In late 2022, the personal information of 9.7 million Australians was stolen from Medibank, the country’s largest health insurance company.
Sensitive documents, including abortion records, were then published online.
The cyber sanctions, the first of their kind in Australia, include financial penalties and a travel ban on Aleksandr Ermakov.
Little has been made public about Mr. Ermakov, but Australian intelligence officials say he was part of REvil, a Russian cybercrime gang linked to attacks across Europe, the US and the UK.
Announcing the measures on Tuesday, Home Affairs Minister Clare O’Neil called the Medibank hack “the most devastating cyber attack we have experienced as a nation”.

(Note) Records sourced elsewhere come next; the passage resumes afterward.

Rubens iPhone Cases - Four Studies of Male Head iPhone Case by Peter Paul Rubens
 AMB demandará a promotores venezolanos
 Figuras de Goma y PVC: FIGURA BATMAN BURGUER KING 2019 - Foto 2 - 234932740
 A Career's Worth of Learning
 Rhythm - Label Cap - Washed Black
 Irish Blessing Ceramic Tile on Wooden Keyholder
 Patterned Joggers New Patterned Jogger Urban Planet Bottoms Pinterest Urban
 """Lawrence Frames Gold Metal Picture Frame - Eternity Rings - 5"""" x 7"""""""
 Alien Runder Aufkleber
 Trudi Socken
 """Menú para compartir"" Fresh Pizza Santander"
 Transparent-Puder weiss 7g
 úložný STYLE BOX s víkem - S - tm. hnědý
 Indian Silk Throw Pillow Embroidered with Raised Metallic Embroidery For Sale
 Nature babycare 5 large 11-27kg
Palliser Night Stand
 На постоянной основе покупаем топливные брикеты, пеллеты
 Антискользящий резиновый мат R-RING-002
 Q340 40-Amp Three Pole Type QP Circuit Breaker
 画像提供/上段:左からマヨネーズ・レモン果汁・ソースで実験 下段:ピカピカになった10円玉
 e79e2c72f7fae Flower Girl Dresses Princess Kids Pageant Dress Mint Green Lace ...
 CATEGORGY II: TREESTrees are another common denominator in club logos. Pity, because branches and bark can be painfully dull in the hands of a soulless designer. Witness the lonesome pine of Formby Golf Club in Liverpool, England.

It is the first time the government has used the cyber sanctions law, passed in 2021, which imposes financial penalties on people involved in major online attacks.
Australia has faced a number of major data breaches in recent years, but few have rocked the country like the Medibank attack.
Cybercriminals had stolen login credentials that gave them access to all of Medibank’s customer data, including the medical records of everyone from athletes to media figures to Prime Minister Anthony Albanese.
They began publishing the data online after the insurer refused to pay a ransom with government backing.
Medibank apologized at the time for what it called the “malicious weaponization” of private information.
Since then, several class action lawsuits have been launched arguing that firms should better protect such sensitive data.